The reason my first attempt at cuttinsg weren’t hugely successful is because I literally cut off stems and stuck them in soil.

  1. Choose a healthy primocane. Summer is best but cuttings taken the rest of the time may just be less successful. Cut the top few inches using a clean knife or secateurs. I haven’t a magic number of inches but somewhere between 4-8 would probably do it. Cut it about 2cm below a leaf bud. This will be where the roots will grow from.
  2. You can also take a cane and cut it into sections. Each section could grow you a new plant.
  3. Remove most of the leaves of each cutting. Leave the leaf buds.
  4. Stick into any type of damp compost. There are arguments for using soil less growth medium thingys as there will be less chance of it going mouldy – but honestly I don’t have the all the fancy bits and bobs professionals do and I certainly don’t have the space to store all of it. You can dip it into rooting hormone if you like but I’ve found that blackberries do fine without.
  5. Leave in a shady spot for a few months. 
  6. It’s ready to plant out once roots have grown.

Cuttings tend to be less successful than layering as the cutting does not have any nutritional support from the parent plant.


After the canes have fruited and been harvested the floricanes should be cut down at the base of the plant and removed to make space for the primocanes to fruit the following year.

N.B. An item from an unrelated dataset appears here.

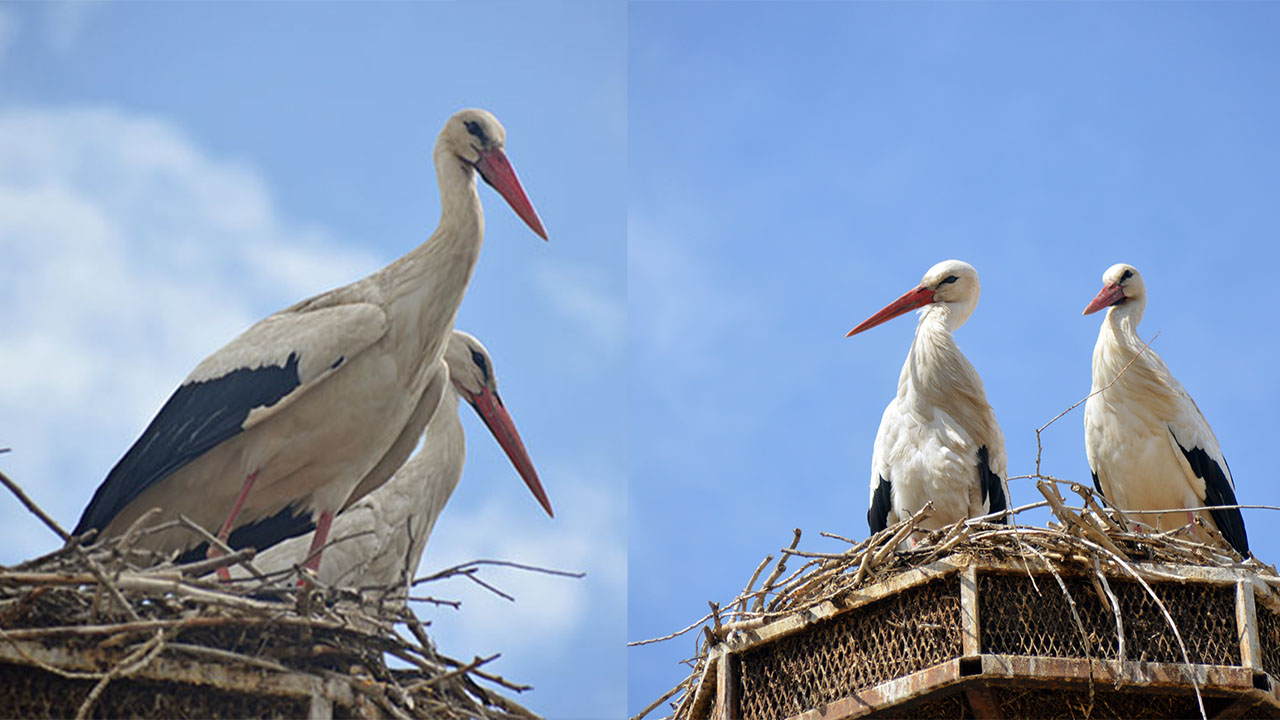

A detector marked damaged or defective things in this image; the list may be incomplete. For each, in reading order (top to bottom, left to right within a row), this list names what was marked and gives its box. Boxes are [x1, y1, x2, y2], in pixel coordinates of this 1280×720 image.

rusty metal structure [696, 556, 1280, 720]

You may spot the very large design flaw to this blackberry hedge. All the growth was woven into the frame when they were the primocanes last year. They’re now fruiting and will need pruning in the autumn. When I do that the whole wire support will be bare. In addition, because I’ve woven the canes through this wire support to make this blackberry hedge, they’re going to a huge pain in the seating area to remove. The wire support is currently too full to take this year’s primocanes. This year’s primocanes are therefore just kinda blowing in the breeze above the lawn, trying their hardest to make it to the ground.

In fact, the whole thing collapsed in this very windy and rainy summer.

The plants are far too close and there is no way our family needs 5 blackberry bushes.

My new plan is to wait till after all the berries have been harvested and prune all the floricanes. Once that’s done there should be nothing to attach the plants to this fence. I’ll then dig up 2 plants and plant them across the lawn and provide a strong vertical support. Hopefully then I can tie the canes from the opposite plants together to make an arch that goes across the narrowest bit of the lawn. Each new year the new primocanes can be tied together. Then every year the tied together canes should be the same age and can bear fruit together and be pruned together. With the plants that haven’t moved, half of the primocanes will go back into the hedge, then there should always be space to add primocanes where floricanes have been removed. The hedge shouldn’t get too heavy and it shouldn’t fall again.

Well, there are all my mistakes (so far). I’m afraid I didn’t know enough about primocanes or floricanes but, hopefully, dear reader you know all about then now. Of course, learning is all part of the fun and I don’t mind rejigging the garden. The damage to the roots might put me back a year, but then after that, hopefully there’s going to be some good structure that we can enjoy for years to come.

One last odd thing – apparently you can eat the shoots and young leaves as a spring veg. I tried this and I didn’t like it. They didn’t taste amazing and were very astringent. I may have been doing it wrong and may not have eaten them early enough. If I do discover the secret to making them tasty I shall let you know!

I hope you give these a go and if anyone can identify my blackberry then I’d be interested to know. I’m afraid 2007 ignorant me didn’t even consider varieties back then. I can imagine in 2030 I’ll be sitting there thinking how naïve I was back in 2019!

Or… feel free to suggest any varieties in the comments.